PRESS RELEASE: Climate Migration Council Co-Hosts Panel at Aspen Ideas: Climate 2024

This press release first appeared on the Climate Migration Council website. MMC engages in content partnerships with several organizations, and cross-posting does not indicate an endorsement or agreement.

Local Leaders, Immigration and Migration Experts Discussed the Challenges and Opportunities at the Intersection of Climate Change, Migration, and Displacement

MIAMI – The Climate Migration Council, in collaboration with the Mayors Migration Council and the University of Miami’s Climate Resilience Academy, hosted a panel discussion at Aspen Ideas: Climate 2024, entitled Cities at the Frontline of Climate Migration

The panel – the first time Aspen has held a discussion on climate-driven migration – featured leaders from U.S. cities and the international community, drawing a standing-room-only crowd. Discussion included the challenges and opportunities at the intersection of climate change and migration as well as identified models for success that state and local leaders can pursue. 

Climate Migration Council members Jaime Pumarejo, Former Mayor of Barranquilla, Colombia, Vittoria Zanuso, Executive Director of Mayors Migration Counciland Melissa Blaustein, 2023 Mayor of Sausalito and Current City Councilmember participated in the discussion.

In detailing his journey as Mayor of Barranquilla during the mass migration of Venezualens to Colombia, Pumarejo said, “Think about this: in three years 10.2% of our [Barranquilla, Colombia] population was recently arrived migrants. That means out of 200,000 kids that I had in my schools, 18,000 – now 22,000 – were recently arrived kids from Venezuela.” 

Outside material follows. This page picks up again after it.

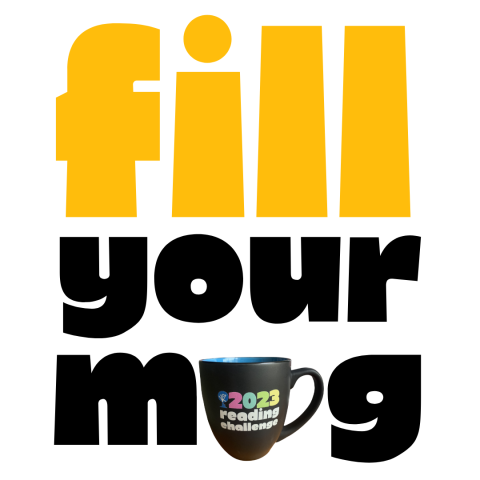 image with "fill your mug" text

While the increase in population presented challenges, Pumarejo and his colleagues recognized the new migrants as a boon rather than a burden. 

“There is a way that we can give tools to these people to help them feel that they belong,” Pumarejo said.

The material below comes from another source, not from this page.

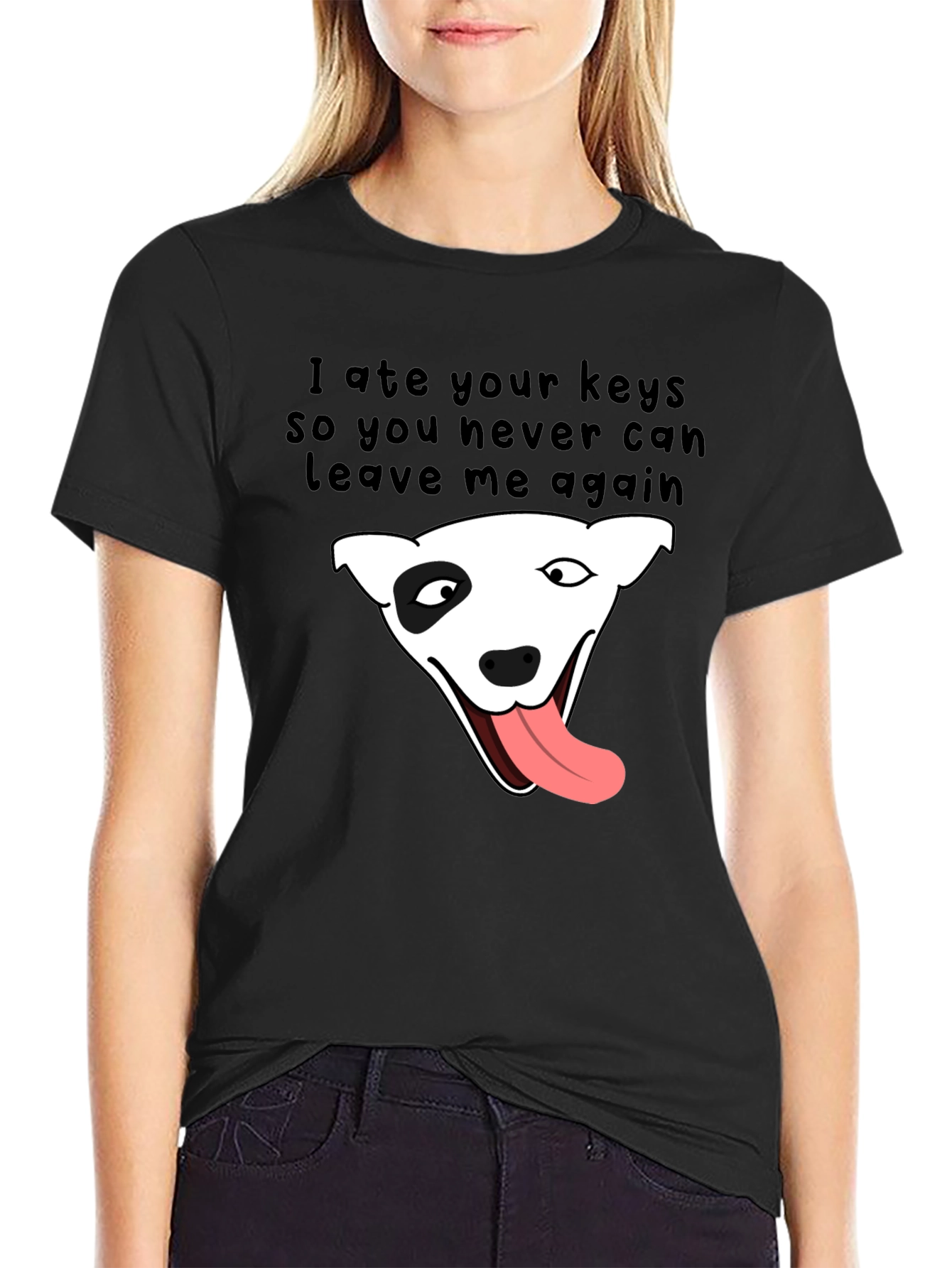 Dog Ate My Keys Graphic Tee - Never Leave Again! - 2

To this point, Vox reporter Umair Irfan – who moderated the conversation – added: “We always think about migrants as a threat or as a drain but they’re also often an advantage.” 

Pumarejo agreed and added that failing to treat incoming populations with dignity and respect can have disastrous consequences: “What happens when it comes to a city is that these people that have low economic opportunities or don’t have the ability to buy property, they end up encroaching on areas that are biodiversity hotspots or that are more prone to climate risk…So it ends up being a vicious cycle where we’re perpetuating something that’s not going well.”

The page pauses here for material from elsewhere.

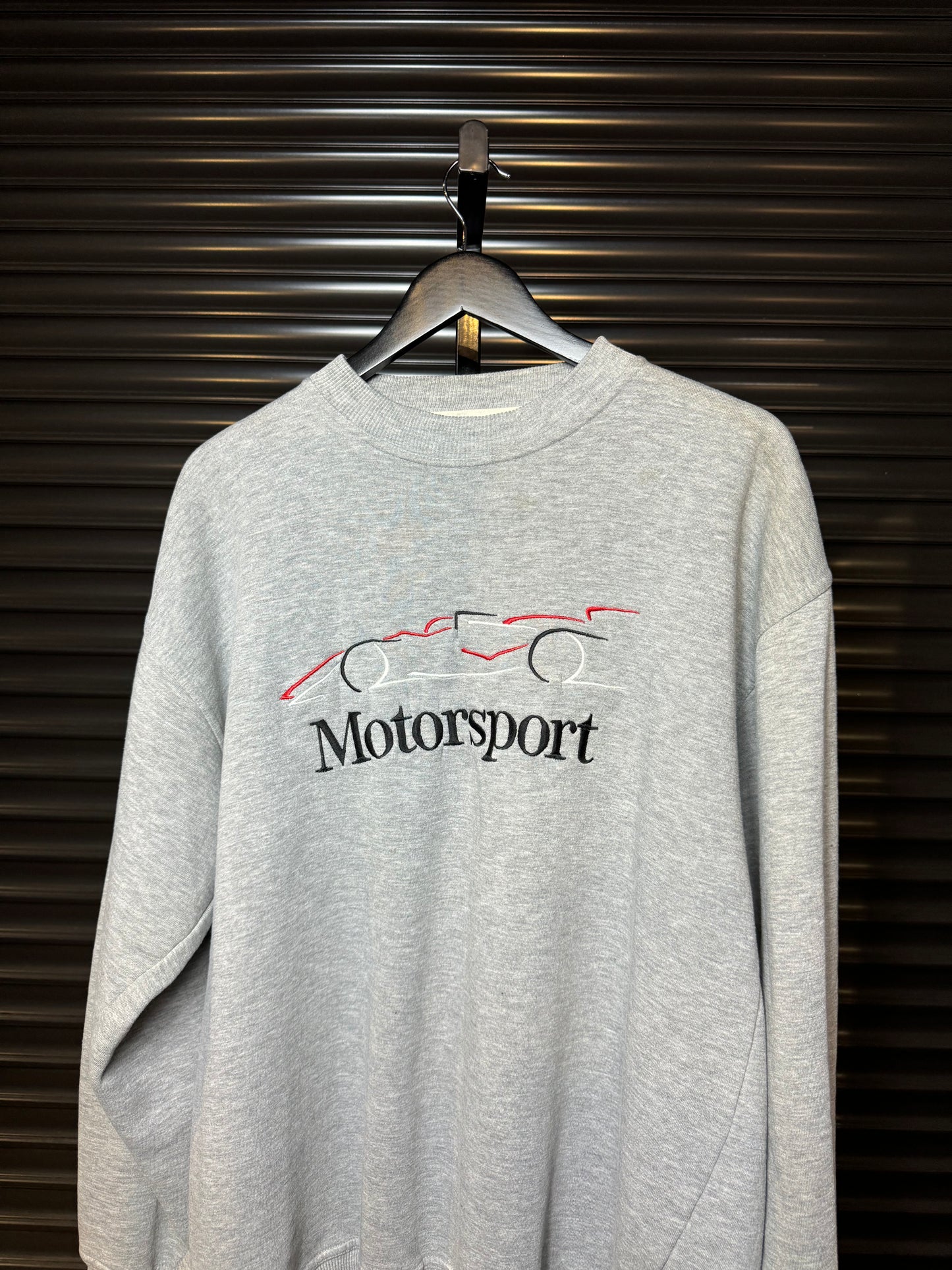 Vintage Mercedes Benz Embroidered Motorsport Crewneck - Large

Indeed, the impacts of the climate crisis are affecting populations worldwide and increasingly shape whether, where, and how people migrate. 

Throughout the discussion, the panelists emphasized the value of investing in city-led action on climate and migration from the private sector and national governments, while also bringing visibility to ways local leaders can engage and advocate for solutions around climate-driven migration. 

Mayor Blaustein in particular beat the drum on the importance of the role of businesses in climate change and the experience of migrants: “The purpose of business in the world that we’re living in today cannot be about just making a profit anymore. It has to be about solving problems. None of us are going to find a path forward unless that’s how we are all looking at things. So, we need the state but we need our businesses to wake up and to really think about that.”  

Meanwhile, Zanuso provided a global perspective, contextualizing her remarks by stating that, “obviously climate is a crisis, but the immigration that it causes doesn’t need to be.” 

Zanuso continued by emphasizing the hope implicit in solutions that can help improve conditions in cities across the world. 

“There’s a common thread in terms of looking at this issue as something that is affecting all cities regardless if they’re at the point of origin, transit, or destination, but there’s also a common thread in looking at what type of solutions we are promoting in each place.”

The most salient takeaway from the panel was that the climate crisis will impact each and every one of us. 

“Make it a priority for you in the way you use your voice as an individual because we have a collective frustration and a collective responsibility as governments, as corporations, and as people to tackle the climate crisis,” Blaustein said. 

Through this panel, Aspen Ideas: Climate 2024 generated visibility for the Climate Migration Council’s commitment to putting people at the center of climate action. The event provided the opportunity to strengthen and foster new relationships between city leaders and key audiences to further advocate for climate migration solutions.